> [PASSAGE SHOWN]:
——————————

Sitting proudly as the capital of Alberta, Edmonton holds a lot more than what meets the eye. It is a common stopover for travellers who are heading to Jasper National Park, known as one of the Gateways to the North, but it is often overlooked as only that. People will often get flights to Calgary instead of Edmonton as they feel the city has a lot more to offer before they head into Jasper National Park. More than just a gateway city, Edmonton has a booming Canadian soul and is a great destination to explore and get the taste of a real Canadian city.
1. It hosts a lot of festivals
So many, in fact, it’s actually known as the festival city. The festivals cover many different interests, from the Bikeology Festival for cycling which takes place in June, to K-Days – a festival that originally adopted a gold rush theme.
If you are looking to travel to Edmonton for their International Fringe Festival, then you want to aim for about mid-August. It’s the largest Fringe Festival in North America and brings together more than 800 performers for some brilliant shows over the event. Even if you don’t make the event, there are plenty of events all year round to quench your festival thirst.
2. It’s home to the world’s largest indoor roller coaster (and one of the world’s largest malls)

——————————

> [INFORMATION SHOWN]:
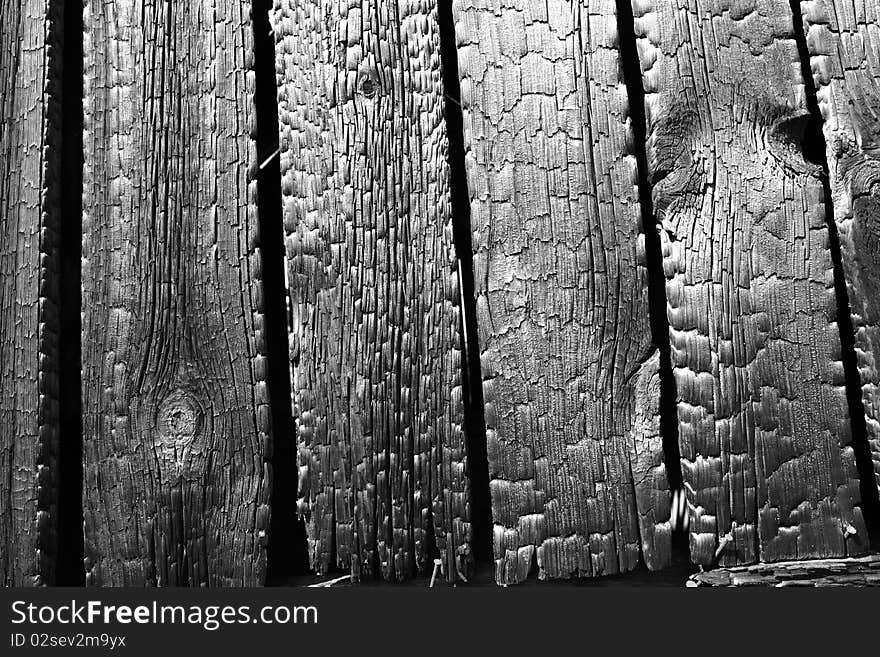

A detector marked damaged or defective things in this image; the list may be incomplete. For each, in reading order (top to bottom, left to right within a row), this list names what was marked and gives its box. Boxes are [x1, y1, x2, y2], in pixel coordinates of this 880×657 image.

——————————

> [THE REQUEST]:
Reproduce the Edmonton passage above verbatim from "If you are looking" up to and including "your festival thirst.".

> [EXERCISE OUTPUT]:
If you are looking to travel to Edmonton for their International Fringe Festival, then you want to aim for about mid-August. It’s the largest Fringe Festival in North America and brings together more than 800 performers for some brilliant shows over the event. Even if you don’t make the event, there are plenty of events all year round to quench your festival thirst.